■ Task directions: Word for word, reproduce the records, keeping none of the pictures.

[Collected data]
- Opening Delimiter -

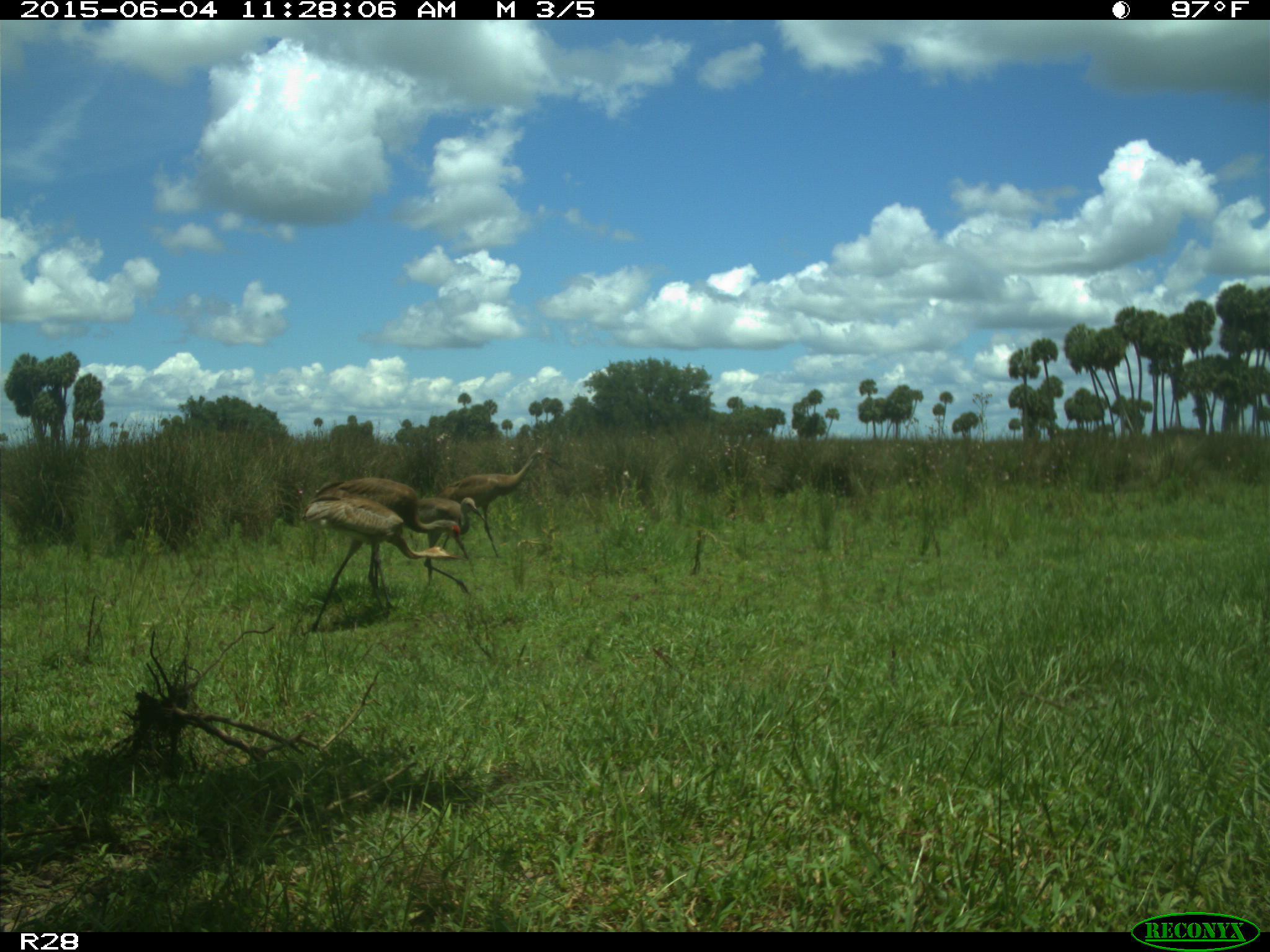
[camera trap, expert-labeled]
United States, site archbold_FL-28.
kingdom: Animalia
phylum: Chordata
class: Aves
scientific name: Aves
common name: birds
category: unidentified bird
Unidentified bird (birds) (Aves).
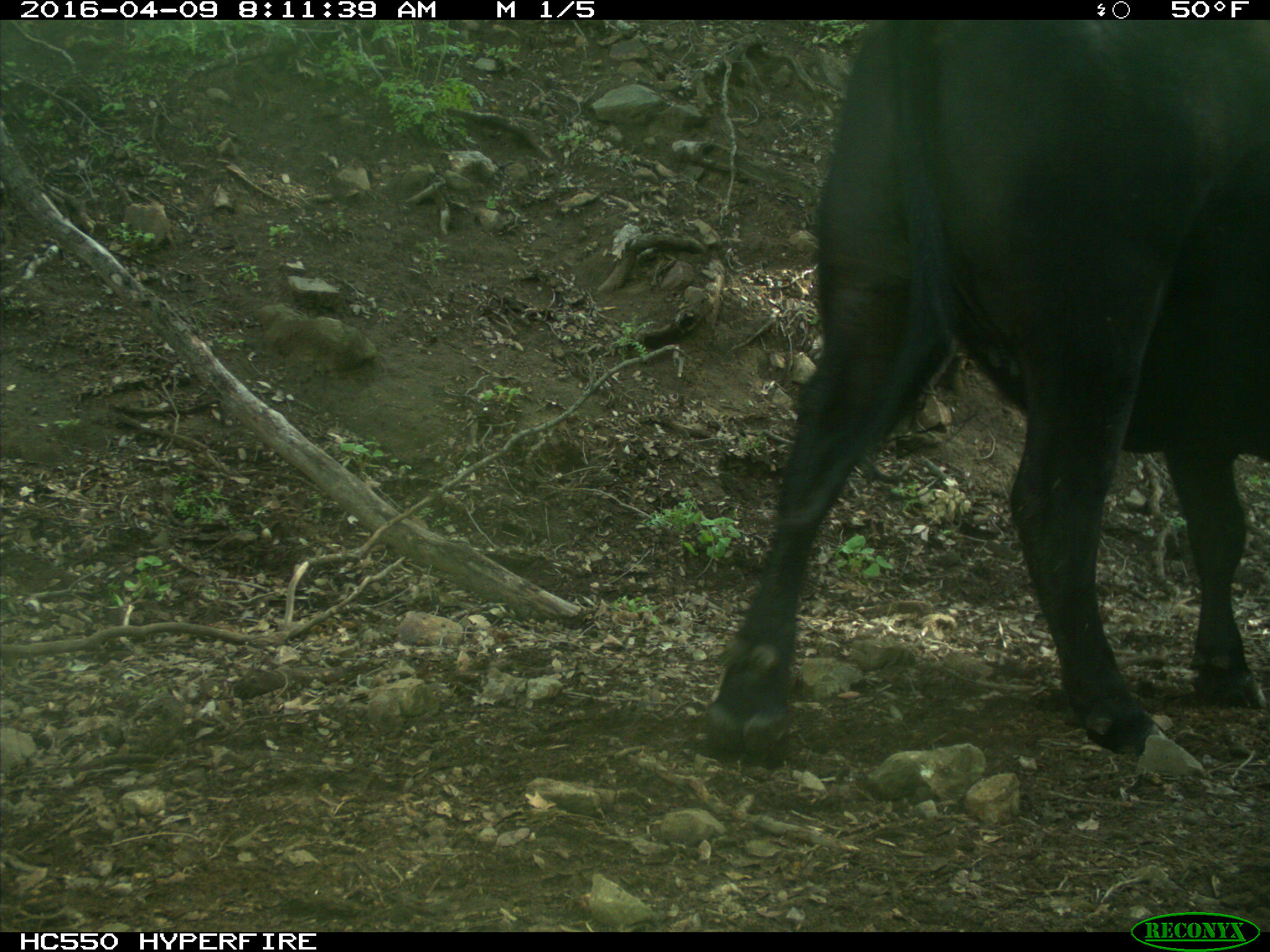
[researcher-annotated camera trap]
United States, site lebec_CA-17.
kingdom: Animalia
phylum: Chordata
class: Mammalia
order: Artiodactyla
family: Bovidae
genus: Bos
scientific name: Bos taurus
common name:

- Closing Delimiter -

■ Answer below:
[camera trap, expert-labeled]
United States, site archbold_FL-28.
kingdom: Animalia
phylum: Chordata
class: Aves
scientific name: Aves
common name: birds
category: unidentified bird
Unidentified bird (birds) (Aves).
[researcher-annotated camera trap]
United States, site lebec_CA-17.
kingdom: Animalia
phylum: Chordata
class: Mammalia
order: Artiodactyla
family: Bovidae
genus: Bos
scientific name: Bos taurus
common name:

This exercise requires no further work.